The European Parliament and local council elections are on our doorstep. It’s been quite a tepid campaign as far as Maltese campaigns go, dominated less by talk of the EU and local councils and more by debates on abortion, the environment and the role of foreigners in Maltese society.
The billboards were out in force too, making sure everyone knows what the parties’ messages are and creating quite a lot of debate along the way.
Here’s a look back at the eight billboards which, for good or ill, we believe left most of an impact throughout this campaign.
8. The billboard that didn’t last long (PN)
On the first day of the campaign, the PN erected a billboard to warn that people cannot cope with the rising cost of living. A thought-provoking message, to be sure, were it not for the fact that the billboard was printed with a spelling mistake – togħla spelled as togħla. The billboard was quickly replaced as soon as the spelling mistake was spotted.
7. Konrad Mizzi mocked in his own backyard (PN)
The Panama Papers may have taken place four years ago but Konrad Mizzi is still very much fair game in political campaigning. The PN erected two billboards depicting Mizzi’s role in the scandal throughout this campaign and in the Tourism Minister’s own street no less. Mizzi ended up commenting about the billboard himself, laughing it off by saying the PN could have used a better photo of him.
6. We do positive X and not negative Y (PL)
Repetition and consistency are key to successful political campaigns, and Labour has clearly mastered that old trick. A number of Labour’s billboards followed the same theme, pitching a generous government that wants to unite Malta against a negative Opposition that wants to break it apart. A clear and simple message; sometimes that’s all you need.
5. Joseph Muscat urging people to join him… again (PL)
In a clear strategy to make the most out of the Prime Minister’s immense popularity, the Labour Party is pitching this election as a choice between the leadership styles of Joseph Muscat and Adrian Delia.
If you are an ardent fan of Muscat, a photo of him staring into your soul from atop a billboard next to the words “Come join me again” will surely leave quite an impact.
4. The innovative handwritten billboard (PN)
In terms of design, the PN’s billboard with several handwritten wishes for Malta’s future was probably the most creative in Malta’s recent history. Extremely impactful in its simplicity.
3. The controversial cancer billboard (PN)
“Irrid li nirbħu fuq il-kanċer”.
Five words that sound uncontroversial in isolation but which gave rise to one of the most emotional debates of the campaign when they were plastered onto a PN billboard. Many people, including cancer patients, derided the message as offensive to people suffering from cancer while a PN candidate defended it by recounting her own late mother’s battle with the illness. The billboard’s message, advocating a European master plan to fight cancer, was lost in translation.

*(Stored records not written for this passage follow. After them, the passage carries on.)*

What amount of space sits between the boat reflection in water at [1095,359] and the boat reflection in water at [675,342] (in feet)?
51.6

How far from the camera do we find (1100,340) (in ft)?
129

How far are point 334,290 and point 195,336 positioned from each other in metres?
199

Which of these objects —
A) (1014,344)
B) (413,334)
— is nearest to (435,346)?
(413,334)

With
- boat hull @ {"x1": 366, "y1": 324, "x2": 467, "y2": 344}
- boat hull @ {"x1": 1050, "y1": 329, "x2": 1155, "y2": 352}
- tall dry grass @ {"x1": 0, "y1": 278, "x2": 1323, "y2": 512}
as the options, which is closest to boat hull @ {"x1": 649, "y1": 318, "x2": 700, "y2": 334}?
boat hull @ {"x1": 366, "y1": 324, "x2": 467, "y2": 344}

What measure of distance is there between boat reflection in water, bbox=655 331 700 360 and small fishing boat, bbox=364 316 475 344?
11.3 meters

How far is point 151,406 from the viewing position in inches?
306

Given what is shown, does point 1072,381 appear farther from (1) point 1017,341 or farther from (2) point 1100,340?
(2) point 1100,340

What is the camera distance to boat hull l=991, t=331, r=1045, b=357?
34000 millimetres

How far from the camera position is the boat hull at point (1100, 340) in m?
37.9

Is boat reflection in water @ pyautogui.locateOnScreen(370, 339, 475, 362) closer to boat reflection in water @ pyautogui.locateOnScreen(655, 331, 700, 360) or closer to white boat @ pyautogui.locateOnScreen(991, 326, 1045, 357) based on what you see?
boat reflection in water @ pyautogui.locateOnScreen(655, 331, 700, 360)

2. That facepalm emoji on a billboard (PL)
The PL fused the modern with the traditional in its first, and best, billboard of the campaign. As a quick response to the spelling mistake on the PN’s billboard (see point 8), the PL erected a mock billboard of the PN’s Flimkien Għal Pajjizna (Together for our Nation) slogan, but with the word Flimkien replaced by Kontra (against) and a tagline “Sorry, we made another mistake”.

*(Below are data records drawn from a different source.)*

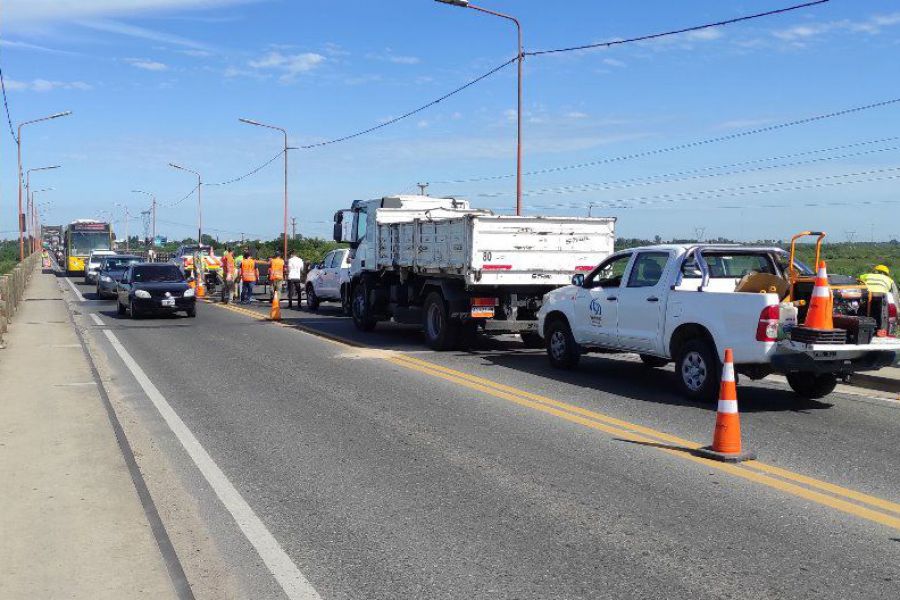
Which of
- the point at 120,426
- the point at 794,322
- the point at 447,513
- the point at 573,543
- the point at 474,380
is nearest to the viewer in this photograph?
the point at 573,543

However, what made the billboard was the addition of a face palm emoji, surely a first in Maltese politics.
1. The baby which was featured on the BBC (PN)

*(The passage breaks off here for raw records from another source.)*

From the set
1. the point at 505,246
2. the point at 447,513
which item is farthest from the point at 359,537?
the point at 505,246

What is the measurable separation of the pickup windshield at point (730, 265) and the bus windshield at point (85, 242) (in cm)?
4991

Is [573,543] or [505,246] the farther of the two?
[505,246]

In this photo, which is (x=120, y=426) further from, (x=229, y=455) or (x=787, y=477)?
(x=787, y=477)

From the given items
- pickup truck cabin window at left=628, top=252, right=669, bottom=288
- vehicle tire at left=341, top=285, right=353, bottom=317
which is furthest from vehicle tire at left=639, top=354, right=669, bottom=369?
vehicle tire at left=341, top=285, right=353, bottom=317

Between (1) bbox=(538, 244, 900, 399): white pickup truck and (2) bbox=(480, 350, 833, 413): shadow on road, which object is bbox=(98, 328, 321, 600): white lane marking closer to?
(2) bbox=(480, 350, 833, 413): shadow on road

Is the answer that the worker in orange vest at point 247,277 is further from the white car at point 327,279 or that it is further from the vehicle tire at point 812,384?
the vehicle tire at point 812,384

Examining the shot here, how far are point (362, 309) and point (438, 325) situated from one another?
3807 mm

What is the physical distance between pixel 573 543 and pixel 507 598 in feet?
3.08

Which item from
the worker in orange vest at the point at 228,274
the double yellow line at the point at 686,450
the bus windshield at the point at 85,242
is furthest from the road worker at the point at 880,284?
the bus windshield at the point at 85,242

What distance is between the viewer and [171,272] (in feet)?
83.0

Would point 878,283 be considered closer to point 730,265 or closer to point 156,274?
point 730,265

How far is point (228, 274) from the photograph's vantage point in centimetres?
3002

There are few debates as sensitive as the abortion one and the PN managed to tug at people’s heartstrings with a billboard showing a newborn baby and the pro-life slogan “I have a right to life”.
The billboard encapsulated the PN’s major campaign warning that the Labour Party is secretly in favour of abortion, a message that triggered a debate on the subject, ideologically ripping apart Partit Demokratiku just as it had done to Alternattiva Demokratika a few months prior.
The billboard also received international attention, with the BBC including it as part of a feature on Malta’s abortion debate.